Alors, êtes-vous la preuve vivante que de bons sauts à ski dépendent en réalité d’une position d’approche fonctionnelle ?
Pas toujours. La confiance en soi vient des dix premiers classements et avec cette confiance, vous sautez beaucoup plus activement et vous arrivez en tête du classement. C’est un facteur important qu’il ne faut pas sous-estimer. Chaque sauteur à ski a un défaut principal qu’il doit éliminer. Mais si vous avez la solution et pouvez l’éviter à 90 ou 95 %, cela vous donne automatiquement plus de cohérence. Et vous n’avez pas de chantiers de construction différents à chaque saut.
À 33 ans, vous contribuez également à ce que l’âge des meilleurs sauteurs à ski du monde continue d’augmenter. Comment expliquer que l’âge moyen des sportifs de haut niveau vieillisse de plus en plus ?
Cela s’explique en partie par le fait que ceux qui sont actuellement en avance l’ont également été au cours des cinq dernières années. Avec eux, les meilleurs joueurs du monde ont vieilli ; c’est un processus de maturation. Mais il y a maintenant aussi les sauteurs qui n’ont pas connu de grands succès dans le passé, mais qui ont et restent donc un peu plus affamés. Pius Paschke et moi ne sommes que deux exemples. Il a même célébré ses victoires et réalisé qu’il pouvait y parvenir seul et qu’il n’avait pas besoin d’un saut en équipe pour le faire.

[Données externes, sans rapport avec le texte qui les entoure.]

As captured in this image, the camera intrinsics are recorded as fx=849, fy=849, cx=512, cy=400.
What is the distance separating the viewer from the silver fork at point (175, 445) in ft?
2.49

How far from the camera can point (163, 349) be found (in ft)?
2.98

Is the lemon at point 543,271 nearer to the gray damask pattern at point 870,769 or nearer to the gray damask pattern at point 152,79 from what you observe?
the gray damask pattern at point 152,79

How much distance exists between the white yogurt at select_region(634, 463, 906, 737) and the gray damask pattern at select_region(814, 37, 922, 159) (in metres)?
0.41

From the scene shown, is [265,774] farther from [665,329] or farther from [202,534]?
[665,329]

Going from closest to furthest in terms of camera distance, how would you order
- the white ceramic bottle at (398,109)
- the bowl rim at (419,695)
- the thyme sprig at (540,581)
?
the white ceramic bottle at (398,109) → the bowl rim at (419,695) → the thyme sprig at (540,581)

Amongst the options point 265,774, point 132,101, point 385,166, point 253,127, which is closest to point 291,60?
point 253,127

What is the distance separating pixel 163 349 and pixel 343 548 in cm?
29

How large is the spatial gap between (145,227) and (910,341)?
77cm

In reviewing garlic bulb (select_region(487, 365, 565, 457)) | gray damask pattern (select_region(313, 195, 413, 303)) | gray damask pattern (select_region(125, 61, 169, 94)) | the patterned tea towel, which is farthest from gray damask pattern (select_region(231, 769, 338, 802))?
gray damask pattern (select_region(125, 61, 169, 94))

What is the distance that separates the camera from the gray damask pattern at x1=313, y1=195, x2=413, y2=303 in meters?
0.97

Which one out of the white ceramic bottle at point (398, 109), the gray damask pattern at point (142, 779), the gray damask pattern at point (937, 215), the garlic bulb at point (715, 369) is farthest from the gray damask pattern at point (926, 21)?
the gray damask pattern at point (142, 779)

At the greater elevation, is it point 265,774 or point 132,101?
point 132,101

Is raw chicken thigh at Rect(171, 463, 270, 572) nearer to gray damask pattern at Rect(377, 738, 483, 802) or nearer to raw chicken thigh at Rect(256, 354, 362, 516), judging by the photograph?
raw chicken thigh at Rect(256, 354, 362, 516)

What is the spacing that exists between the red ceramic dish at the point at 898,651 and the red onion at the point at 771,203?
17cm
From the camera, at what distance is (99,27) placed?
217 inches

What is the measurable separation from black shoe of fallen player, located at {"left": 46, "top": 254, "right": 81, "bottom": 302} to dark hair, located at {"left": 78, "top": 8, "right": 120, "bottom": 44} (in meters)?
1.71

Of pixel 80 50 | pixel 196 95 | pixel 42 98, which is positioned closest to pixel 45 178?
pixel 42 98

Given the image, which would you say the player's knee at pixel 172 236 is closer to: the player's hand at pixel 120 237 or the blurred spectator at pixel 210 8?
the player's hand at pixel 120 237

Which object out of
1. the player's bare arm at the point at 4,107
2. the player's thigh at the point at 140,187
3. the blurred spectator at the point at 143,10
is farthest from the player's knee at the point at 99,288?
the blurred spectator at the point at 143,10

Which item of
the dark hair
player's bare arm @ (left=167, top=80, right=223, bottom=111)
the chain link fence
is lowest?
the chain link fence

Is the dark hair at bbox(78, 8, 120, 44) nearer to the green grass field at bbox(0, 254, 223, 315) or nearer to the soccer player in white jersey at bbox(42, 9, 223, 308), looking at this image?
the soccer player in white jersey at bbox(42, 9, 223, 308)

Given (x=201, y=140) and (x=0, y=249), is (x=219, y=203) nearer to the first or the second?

Deschwanden admet : “Il y a eu un moment où je n’avais plus confiance en moi”
Comparer les structures entre l’Allemagne et la Suisse est certainement difficile. Mais vous bénéficiez également tous les deux du fait que l’association respective vous accompagne, n’est-ce pas ?
En Suisse, les jeunes sportifs n’ont certainement pas été soutenus autant qu’ils en auraient besoin. C’est pourquoi il y a eu un écart de dix ans entre l’époque à succès de Simon Ammann et celle d’Andreas Küttel. Simon a dix ans de plus que moi et il y avait entre nous deux des sauteurs qui auraient pu devenir quelque chose. Mais ils n’ont pas été retenus autant qu’ils auraient dû l’être car ils n’ont pas commencé à 18 ans.
Pour ma part, tout ce que je peux dire, c’est que j’ai toujours eu le sentiment que les entraîneurs croyaient en moi. Encore plus que je croyais en moi. Il y a eu un moment où je n’avais plus confiance en moi. Mais c’est aussi normal si on y met toujours tout et qu’à la fin on a le sentiment que ça ne marche pas.
En ce sens, le changement de personnel est-il arrivé au bon moment pour vous ?
Je ne dirais pas ça, les choses allaient plutôt bien sous Ronny Hornschuh aussi. Mais avec Rune Velta et le nouveau patron de la discipline Joel Biri, beaucoup de choses ont été décidées de manière proactive et courageuse. Au début, le budget de notre chef de costume n’était pas ce qu’il est aujourd’hui. Mais ensuite ils ont dit qu’ils investissaient et ne disaient plus : « Nous avons toujours procédé ainsi, nous nous y tenons ». Parfois, il faut des décisions comme celle-là pour faire bouger d’autres choses. Il faut aussi investir au bon endroit.
En matière d’investissement, une chose ressort : jusqu’à présent, personne n’a apparemment investi dans l’espace publicitaire sur votre casque, même si vous êtes actuellement le cinquième meilleur sauteur à ski du monde. Comment est-ce possible ?
Il y a déjà des offres, donc j’espère que quelque chose se passera pendant ou après la tournée. Mais j’attache aussi de l’importance au fait que ce soit quelqu’un qui y investisse sur le long terme et pas seulement maintenant car ça va très bien.